The local mean absolute angular difference (LMAAD) quantifies the persistence of collagen orientation. Using each window’s (64 x 64 pixels) major axis orientation angle, we calculate the mean absolute angular difference between the center window (0) and the nearest neighbor windows (NNW) (1 $\le$ d < 2), the second NNW (2 $\le$ d < 3), and third NNW (3 $\le$ d < 4) (A and B). The result is assigned to the center window. (D and C) Applying this processing (1 $\le$ d < 2) to one of the HET and KO internal os samples indicates low LMAAD near the cervical canal.
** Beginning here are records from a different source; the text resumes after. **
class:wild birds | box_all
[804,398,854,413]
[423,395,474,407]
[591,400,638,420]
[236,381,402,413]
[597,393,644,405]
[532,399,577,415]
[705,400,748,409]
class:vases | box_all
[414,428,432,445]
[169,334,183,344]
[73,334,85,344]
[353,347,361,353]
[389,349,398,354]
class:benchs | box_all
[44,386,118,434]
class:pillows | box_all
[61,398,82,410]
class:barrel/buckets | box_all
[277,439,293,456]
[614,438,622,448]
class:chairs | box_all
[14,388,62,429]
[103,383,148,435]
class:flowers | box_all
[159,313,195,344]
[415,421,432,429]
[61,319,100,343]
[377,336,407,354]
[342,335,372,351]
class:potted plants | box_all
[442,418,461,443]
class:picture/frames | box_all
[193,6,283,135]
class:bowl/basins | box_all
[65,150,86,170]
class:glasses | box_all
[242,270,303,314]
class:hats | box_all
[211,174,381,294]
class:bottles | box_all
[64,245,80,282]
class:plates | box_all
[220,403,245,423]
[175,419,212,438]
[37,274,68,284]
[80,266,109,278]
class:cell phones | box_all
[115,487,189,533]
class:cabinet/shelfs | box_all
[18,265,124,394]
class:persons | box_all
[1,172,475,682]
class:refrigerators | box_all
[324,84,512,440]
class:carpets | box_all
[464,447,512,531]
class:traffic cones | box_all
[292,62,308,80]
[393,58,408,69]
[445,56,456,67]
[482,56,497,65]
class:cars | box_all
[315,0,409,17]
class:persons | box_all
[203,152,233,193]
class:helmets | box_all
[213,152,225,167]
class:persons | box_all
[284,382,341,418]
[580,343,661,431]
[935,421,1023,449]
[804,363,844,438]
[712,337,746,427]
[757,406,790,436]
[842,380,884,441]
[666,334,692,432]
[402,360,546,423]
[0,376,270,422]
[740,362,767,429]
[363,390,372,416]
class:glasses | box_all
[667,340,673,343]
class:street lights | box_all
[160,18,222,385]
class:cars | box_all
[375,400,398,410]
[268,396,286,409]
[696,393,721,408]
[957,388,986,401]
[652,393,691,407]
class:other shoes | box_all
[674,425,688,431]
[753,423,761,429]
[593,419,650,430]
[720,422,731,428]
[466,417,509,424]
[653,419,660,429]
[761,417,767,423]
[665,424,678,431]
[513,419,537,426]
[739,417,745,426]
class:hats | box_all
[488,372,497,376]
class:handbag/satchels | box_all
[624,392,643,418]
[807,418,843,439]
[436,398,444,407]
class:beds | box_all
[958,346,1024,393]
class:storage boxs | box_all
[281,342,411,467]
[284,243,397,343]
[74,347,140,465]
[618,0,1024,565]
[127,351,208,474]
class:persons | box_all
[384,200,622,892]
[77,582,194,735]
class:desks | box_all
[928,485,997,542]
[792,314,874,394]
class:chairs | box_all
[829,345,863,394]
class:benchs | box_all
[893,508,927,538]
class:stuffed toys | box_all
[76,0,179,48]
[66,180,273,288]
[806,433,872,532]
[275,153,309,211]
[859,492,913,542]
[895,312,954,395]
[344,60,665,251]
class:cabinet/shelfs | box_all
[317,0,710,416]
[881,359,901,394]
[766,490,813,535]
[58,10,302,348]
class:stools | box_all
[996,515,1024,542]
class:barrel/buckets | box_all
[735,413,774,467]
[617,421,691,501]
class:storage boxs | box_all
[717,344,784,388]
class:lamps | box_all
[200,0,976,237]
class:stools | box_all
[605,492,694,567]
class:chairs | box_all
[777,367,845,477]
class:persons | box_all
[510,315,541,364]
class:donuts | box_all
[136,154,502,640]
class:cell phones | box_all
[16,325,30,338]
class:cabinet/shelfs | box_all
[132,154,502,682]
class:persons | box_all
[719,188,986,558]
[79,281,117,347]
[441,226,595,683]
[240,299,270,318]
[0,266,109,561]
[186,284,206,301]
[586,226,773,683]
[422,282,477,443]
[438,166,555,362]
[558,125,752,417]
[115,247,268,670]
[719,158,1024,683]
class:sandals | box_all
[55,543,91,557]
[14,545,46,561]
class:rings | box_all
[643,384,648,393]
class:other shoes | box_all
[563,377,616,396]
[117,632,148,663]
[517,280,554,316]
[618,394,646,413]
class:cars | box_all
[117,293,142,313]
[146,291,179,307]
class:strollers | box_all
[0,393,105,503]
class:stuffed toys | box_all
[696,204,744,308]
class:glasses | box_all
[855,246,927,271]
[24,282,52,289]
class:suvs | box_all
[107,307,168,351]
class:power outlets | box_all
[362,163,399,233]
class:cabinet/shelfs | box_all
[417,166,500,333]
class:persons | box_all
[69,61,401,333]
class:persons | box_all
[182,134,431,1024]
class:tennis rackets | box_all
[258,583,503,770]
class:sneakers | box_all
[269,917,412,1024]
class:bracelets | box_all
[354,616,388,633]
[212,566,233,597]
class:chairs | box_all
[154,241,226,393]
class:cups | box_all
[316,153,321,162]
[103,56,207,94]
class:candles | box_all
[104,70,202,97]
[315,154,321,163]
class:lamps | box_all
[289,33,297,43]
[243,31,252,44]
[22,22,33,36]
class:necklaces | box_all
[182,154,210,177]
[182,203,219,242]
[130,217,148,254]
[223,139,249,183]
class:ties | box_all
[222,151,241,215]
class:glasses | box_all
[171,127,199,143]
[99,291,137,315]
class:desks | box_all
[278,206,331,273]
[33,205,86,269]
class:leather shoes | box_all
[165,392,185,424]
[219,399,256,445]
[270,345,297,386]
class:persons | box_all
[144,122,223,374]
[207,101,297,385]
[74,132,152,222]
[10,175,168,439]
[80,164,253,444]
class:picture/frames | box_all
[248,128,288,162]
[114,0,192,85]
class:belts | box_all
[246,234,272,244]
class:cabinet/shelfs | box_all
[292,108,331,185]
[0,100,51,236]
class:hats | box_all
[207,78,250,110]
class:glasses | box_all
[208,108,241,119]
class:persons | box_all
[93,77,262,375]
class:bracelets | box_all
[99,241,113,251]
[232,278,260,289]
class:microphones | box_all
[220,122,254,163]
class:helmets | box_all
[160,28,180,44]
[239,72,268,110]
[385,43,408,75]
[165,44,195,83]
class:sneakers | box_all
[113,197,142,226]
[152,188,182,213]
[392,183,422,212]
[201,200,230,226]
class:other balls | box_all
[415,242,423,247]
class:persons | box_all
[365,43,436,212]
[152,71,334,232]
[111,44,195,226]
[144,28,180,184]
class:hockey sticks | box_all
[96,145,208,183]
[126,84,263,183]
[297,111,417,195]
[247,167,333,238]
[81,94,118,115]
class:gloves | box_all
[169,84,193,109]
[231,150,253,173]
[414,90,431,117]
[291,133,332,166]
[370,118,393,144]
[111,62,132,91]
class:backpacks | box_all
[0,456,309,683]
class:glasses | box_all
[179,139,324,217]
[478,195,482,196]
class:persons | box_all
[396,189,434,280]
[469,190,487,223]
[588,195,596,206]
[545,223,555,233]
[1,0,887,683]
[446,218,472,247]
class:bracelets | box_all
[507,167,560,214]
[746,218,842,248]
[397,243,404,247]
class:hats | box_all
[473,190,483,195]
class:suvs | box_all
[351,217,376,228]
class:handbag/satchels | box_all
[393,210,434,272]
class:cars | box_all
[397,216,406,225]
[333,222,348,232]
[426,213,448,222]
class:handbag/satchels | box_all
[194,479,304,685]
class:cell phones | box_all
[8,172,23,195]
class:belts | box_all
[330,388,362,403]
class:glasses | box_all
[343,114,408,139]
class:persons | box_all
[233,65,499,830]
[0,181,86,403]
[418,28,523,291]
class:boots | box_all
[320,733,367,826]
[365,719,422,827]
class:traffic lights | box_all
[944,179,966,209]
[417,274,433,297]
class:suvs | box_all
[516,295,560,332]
Violin plots of compiled LMAAD distributions for the nearest neighboring windows (1 $\le$ d < 2) are highlighted in E (HET: int. os, n=12,913; ext. os, n=15,815; KO: int. os, n=29,989; ext. os, n=48,970). (F) The HET internal (N=4) and external os (N=4) display significantly different LMAAD compared to the KO internal (N=4) and external os (N=4) as a function of NNW displacement. * Indicates a P < 0.001 via two-tailed Mann-Whitney-Wilcoxon test.

Fig. 4.

The structural order of collagen in internal os (HET, N=4; KO, N=4) and external os (HET, N=3; KO, N=4) cross-sections probed using BCARS microscopy. (A) TPEF and SHG images are used to locate subepithelial collagen for BCARS imaging. (B) Molecular pseudocolor of the ROI of the whole image in A. Red is protein signal arising in the amide I (C=O stretch at 1659 cm^-1), green is assigned to the amide III of collagen (1246 cm-1), and blue is assigned to phenylalanine (1002.2 cm^-1). (C) Using the intensity of amide III of collagen (1246 cm-1) as a mask, the ratio of disordered to ordered collagen is quantified as the sum of 1246 $\pm$ 5 cm^-1 over the sum of 1271 $\pm$ 5 cm^-1. Representative normalized, averaged (5 x 5 pixels) collagen spectra in the internal os (D) and external os (E). The combined amide III ratio distributions (20 bins, bin size is 0.1) indicate significantly different collagen structural disorder in HET (int. os, n=154,833; ext. os, n=75,365) and KO (int. os, n=128,599; ext. os, n=135,142) tissues (F). * Indicates a P < 0.001 via two-tailed Mann-Whitney-Wilcoxon test.